On the part of the citizens, the demands for foreign goods and services are frightening. Foreign education, holidays abroad, foreign medicals, foreign drinks, shoes and clothes, the list is endless. The United Nations Educational Scientific and Cultural Organisation once observed that Nigeria has the highest number of students studying abroad among all African countries. So, why won’t there be pressure on our limited forex?
The pressure on forex will persist except there is a deliberate policy to reduce the terrifying demands for foreign goods and services by Nigerians. However, a government that wants to implement this must be ready to lead by example.

Saudi Arabia’s Nonsense against Air Peace
n Air Peace flight from the Murtala Muhammed International Airport, Lagos, via the Aminu Kano International Airport, Kano arrived Jeddah, Saudi Arabia last Sunday with 264 passengers, and they were all detained and humiliated for several hours by the Saudi Arabia authorities. The Saudis initially announced the cancellation of the visa of all the passengers and told Air Peace to return them to Nigeria.

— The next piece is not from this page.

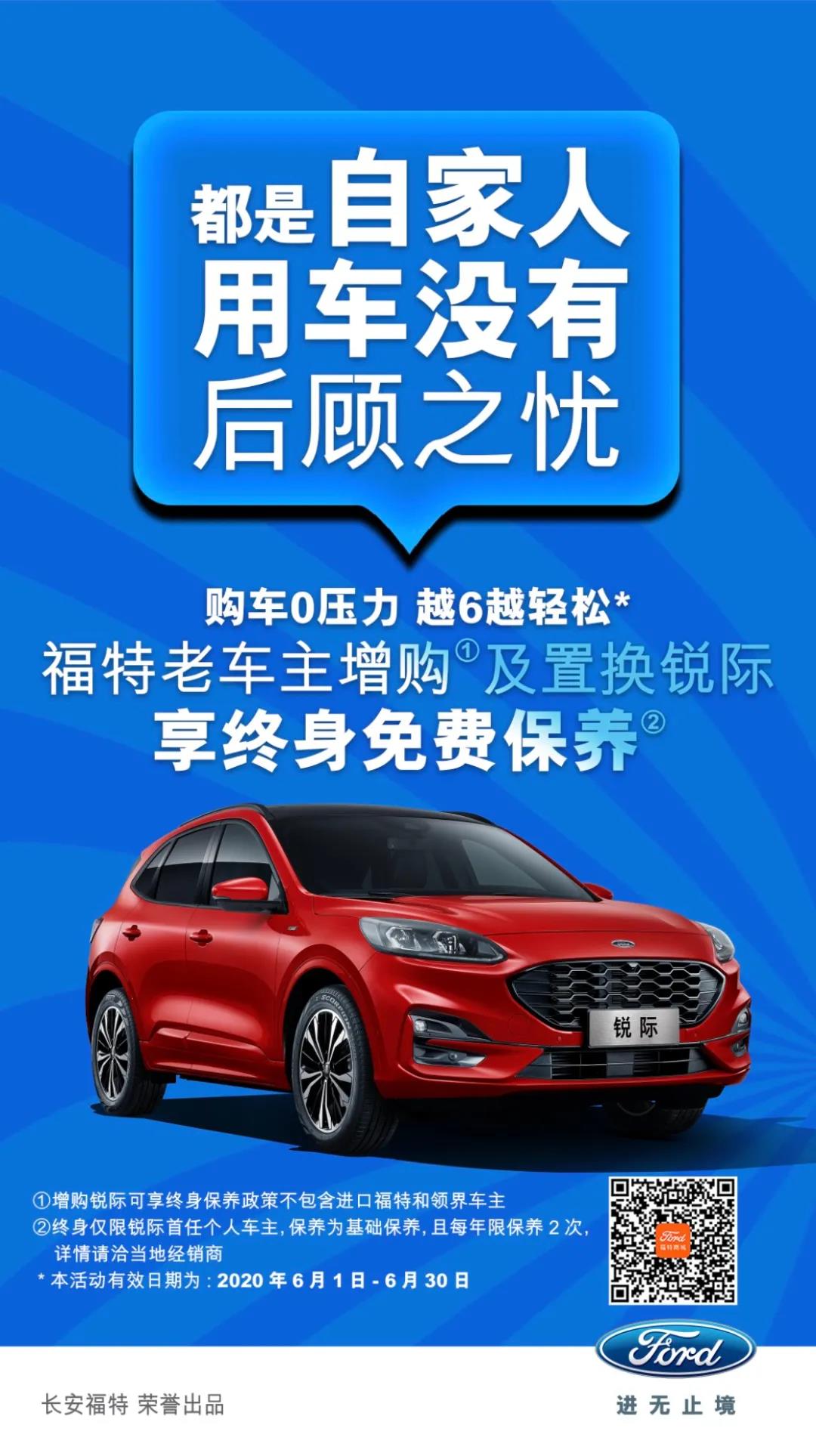 豪橫！6月福特老車主增購或置換銳際享終身免費保養(yǎng)！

When the Nigerian embassy waded in, the Saudis agreed to admit 85 passengers and told Air Peace to return 177 others. The Nigerians were devastated. Their plans were ruined. Huge Nigerian money flushed down the drains by the Saudis.

Forget about the Saudis’ statement that the deported passengers did not fulfill the entry conditions “in accordance with the applicable rules and regulations of the Kingdom, as they submitted incorrect information to obtain a category of visa that does not apply to them, which was discovered upon their arrival.” It is a ruse.

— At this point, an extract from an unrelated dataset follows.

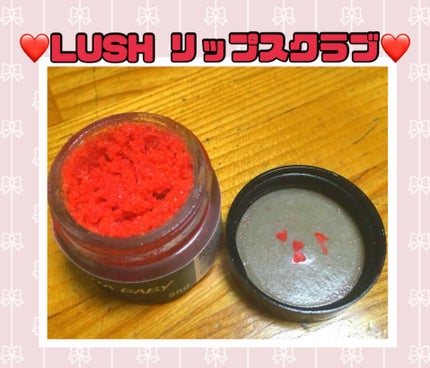 サンタベイビー リップスクラブ/ラッシュ/リップスクラブを使ったクチコミ(1枚目)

During the check in in Lagos and Kano, the passengers went through the Advanced Passengers Prescreening System, APPS, which was also monitored by the Saudi Arabia authorities before the flight left Nigeria. APPS, which is live between both countries, would have screened out any invalid visa and its passenger. The system accepted all affected passengers and passed them on. Claiming that the passengers did not fulfill the entry conditions is a boloney. Outright falsehood coming from a supposedly devout country! The Saudis are evidently shameless.

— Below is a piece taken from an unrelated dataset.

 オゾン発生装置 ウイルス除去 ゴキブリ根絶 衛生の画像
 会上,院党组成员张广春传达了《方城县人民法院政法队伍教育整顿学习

The target of this inhuman action on Nigerian passengers is Air Peace. The strategy is to discourage the airline from operating to Jeddah. Air Peace has suddenly become a threat to

Saudi Air on the route. Its flights to Jeddah are usually fully booked because of lower fares. Saudi Air allegedly complained to its government that it was losing passengers to Air Peace. That was why they came up with the demonic plan to humiliate the passengers. The ultimate aim is to force Air Peace out of the route. Of course, when an Airline’s passengers are regularly deported, patronage will dwindle.
The Nigerian government must fight for Air Peace. No doubt, the Nigerian flag carrier helps to conserve foreign exchange for the country. I was expecting the Nigerian authorities to intervene by adopting the principle of reciprocity. Foreigners on the next Saudi Air flight to Nigeria ought to have been given the same treatment experienced by Air Peace passengers. It did not happen. The response of the Nigeria government has been timid. “We are investigating” was all that came from the Nigerian Foreign Affairs Ministry. What nonsense! What is there to investigate again?
I’m challenging the Tinubu government to stand sturdily with Nigerian carriers designated to operate global routes. It must ensure that Air Peace is not denied its rights as contained in our Bilateral Air Service Agreement (BASA) with Saudi Arabia. The Minister of Foreign Affairs and the Minister of Aviation must hold their Saudi counterparts by the jugular.